Maarten Litmaath wrote:
> Hi Luís,
>
>
>> Since I'm having some problems with in site's CE (axon-g01.ieeta.pt):
>>
>> *************************************************************
>> BOOKKEEPING INFORMATION:
>> Status info for the Job : https://wms208.cern.ch:9000/4VVMBlRExMpZUwKUf5cwdg
>> Current Status: Aborted
>> Logged Reason(s):
>> - File not available.Cannot read JobWrapper output, both from Condor and from Maradona.
>> Status Reason: hit job shallow retry count (1)

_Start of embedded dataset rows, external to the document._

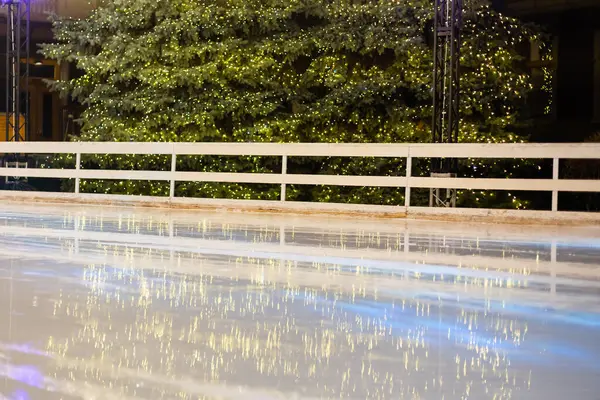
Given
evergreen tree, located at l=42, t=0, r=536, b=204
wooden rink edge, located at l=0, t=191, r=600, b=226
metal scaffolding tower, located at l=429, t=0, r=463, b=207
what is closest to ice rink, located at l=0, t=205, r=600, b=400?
wooden rink edge, located at l=0, t=191, r=600, b=226

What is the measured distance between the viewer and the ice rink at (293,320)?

>> Destination: axon-g01.ieeta.pt:2119/jobmanager-lcgpbs-ops
>> Submitted: Sat Jul 11 22:02:16 2009 CEST
>> *************************************************************
>>
>> https://lcg-sam.cern.ch:8443/sam/sam.py?funct=ShowHistory&vo=ops&nodename=axon-g01.ieeta.pt&sensors=CE
>>
>>
>> I thought they were related to what believed to be a gridmap inconsistency.
>>
>
> That error has a Wiki entry:
>
> http://goc.grid.sinica.edu.tw/gocwiki/Cannot_read_JobWrapper_output...
>
> An example job seems to start OK, but is found finished about 15 minutes later:
>
> -----------------------------------------------------------------------------
> Event: Running
> - Arrived = Sun Jul 12 01:19:21 2009 CEST
> - Host = wms208.cern.ch
> - Node = gt2 axon-g01.ieeta.pt:2119/jobmanager-lcgpbs
> - Source = LogMonitor
> - Src instance = unique
> - Timestamp = Sun Jul 12 01:19:21 2009 CEST
> - User = /DC=ch/DC=cern/OU=Organic Units/OU=[...]
> ---
> Event: Done
> - Arrived = Sun Jul 12 01:34:07 2009 CEST
> - Exit code = 1
> - Host = wms208.cern.ch
> - Reason = File not available.Cannot read JobWrapper output,
> both from Condor and from Maradona.
> - Source = LogMonitor
> -----------------------------------------------------------------------------
>
> Does your batch system kill SAM jobs after 15 minutes?
>
I don't see why it should do that. I've not change anything in the batch
system.
> In any case, 15 minutes is too long for a SAM job: it would be hanging on
> some operation. Does your node/department/campus firewall allow outbound
> access to port 8446?
>
The 8446 port is open.
Regards,
luis
|